Selected excerpt section start

Because socioeconomic systems include creative human actors who can choose "none of the above" for their decisions, their future is fundamentally unpredictable. Mathematical chaos theory identifies the rate of growth of unpredictability with a "Lyapounov exponent" that specifies how rapidly fluctuations diverge from their past trajectories, but economic theories incorporating this phenomenon cannot be found. Journalists and other pundits can make short term predictions, but how long anyone can expect those predictions to stay valid remains a mystery.

Selected excerpt section end
Input data section start

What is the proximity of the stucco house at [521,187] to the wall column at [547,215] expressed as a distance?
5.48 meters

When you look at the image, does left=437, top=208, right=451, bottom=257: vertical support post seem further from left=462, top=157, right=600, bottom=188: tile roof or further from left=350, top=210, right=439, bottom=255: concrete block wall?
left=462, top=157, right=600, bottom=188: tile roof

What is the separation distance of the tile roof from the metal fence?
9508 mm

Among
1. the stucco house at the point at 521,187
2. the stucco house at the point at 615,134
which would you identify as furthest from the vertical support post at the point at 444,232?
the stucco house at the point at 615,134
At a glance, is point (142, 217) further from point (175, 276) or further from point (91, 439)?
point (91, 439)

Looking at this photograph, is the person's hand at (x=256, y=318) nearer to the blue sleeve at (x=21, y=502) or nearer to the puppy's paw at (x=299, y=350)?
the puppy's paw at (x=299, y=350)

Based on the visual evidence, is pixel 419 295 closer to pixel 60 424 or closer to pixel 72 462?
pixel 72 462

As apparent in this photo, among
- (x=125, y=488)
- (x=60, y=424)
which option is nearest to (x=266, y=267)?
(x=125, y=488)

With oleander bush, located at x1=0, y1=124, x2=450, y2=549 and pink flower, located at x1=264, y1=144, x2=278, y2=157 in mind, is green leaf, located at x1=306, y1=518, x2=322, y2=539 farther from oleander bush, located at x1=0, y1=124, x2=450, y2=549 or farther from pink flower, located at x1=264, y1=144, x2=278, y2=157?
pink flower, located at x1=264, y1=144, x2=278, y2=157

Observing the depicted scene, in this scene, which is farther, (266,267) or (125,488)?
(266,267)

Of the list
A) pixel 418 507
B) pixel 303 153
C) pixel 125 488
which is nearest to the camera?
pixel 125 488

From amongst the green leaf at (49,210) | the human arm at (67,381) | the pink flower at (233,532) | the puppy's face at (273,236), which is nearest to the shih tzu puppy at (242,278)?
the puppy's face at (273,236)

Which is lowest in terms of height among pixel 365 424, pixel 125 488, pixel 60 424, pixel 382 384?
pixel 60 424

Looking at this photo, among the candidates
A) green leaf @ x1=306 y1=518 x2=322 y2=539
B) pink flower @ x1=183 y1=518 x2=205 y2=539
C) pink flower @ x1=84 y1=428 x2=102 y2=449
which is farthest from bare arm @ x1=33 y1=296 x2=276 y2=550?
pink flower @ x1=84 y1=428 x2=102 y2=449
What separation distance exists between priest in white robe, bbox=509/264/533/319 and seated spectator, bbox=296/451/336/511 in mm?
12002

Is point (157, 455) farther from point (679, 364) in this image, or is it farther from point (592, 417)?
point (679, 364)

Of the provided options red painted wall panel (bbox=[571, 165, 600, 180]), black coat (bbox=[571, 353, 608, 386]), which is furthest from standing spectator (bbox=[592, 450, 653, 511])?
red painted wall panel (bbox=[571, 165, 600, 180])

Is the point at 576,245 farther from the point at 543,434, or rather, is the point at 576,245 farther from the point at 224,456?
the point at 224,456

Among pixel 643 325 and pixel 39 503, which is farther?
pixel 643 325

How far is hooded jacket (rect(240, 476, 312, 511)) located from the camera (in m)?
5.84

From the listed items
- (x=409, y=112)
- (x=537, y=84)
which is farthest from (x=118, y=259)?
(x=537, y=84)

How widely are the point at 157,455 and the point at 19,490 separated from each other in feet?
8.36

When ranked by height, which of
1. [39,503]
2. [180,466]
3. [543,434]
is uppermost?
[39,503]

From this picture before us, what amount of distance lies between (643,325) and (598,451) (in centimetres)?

Input data section end

→ Tasks to carry out
1) Could you rewrite the passage on socioeconomic unpredictability, everything from "Because socioeconomic systems" down to "remains a mystery.", replacing "pundits" with "commentators"?
2) Can you continue the passage on socioeconomic unpredictability from where it stops?

→ Per-task answers
1)
Because socioeconomic systems include creative human actors who can choose "none of the above" for their decisions, their future is fundamentally unpredictable. Mathematical chaos theory identifies the rate of growth of unpredictability with a "Lyapounov exponent" that specifies how rapidly fluctuations diverge from their past trajectories, but economic theories incorporating this phenomenon cannot be found. Journalists and other commentators can make short term predictions, but how long anyone can expect those predictions to stay valid remains a mystery.

2)
Unpredictability arising bottom-up from amplified micro-fluctuations in intrinsically chaotic systems is complemented by top-down shocks in hierarchically organized systems, where the impacts of dictatorial leaders or unplannable technological breakthroughs such as usable room temperature superconductors, cannot be timed or scoped. We must simply be aware of the possibilties, and be prepared to adapt to them if they chance to arrive.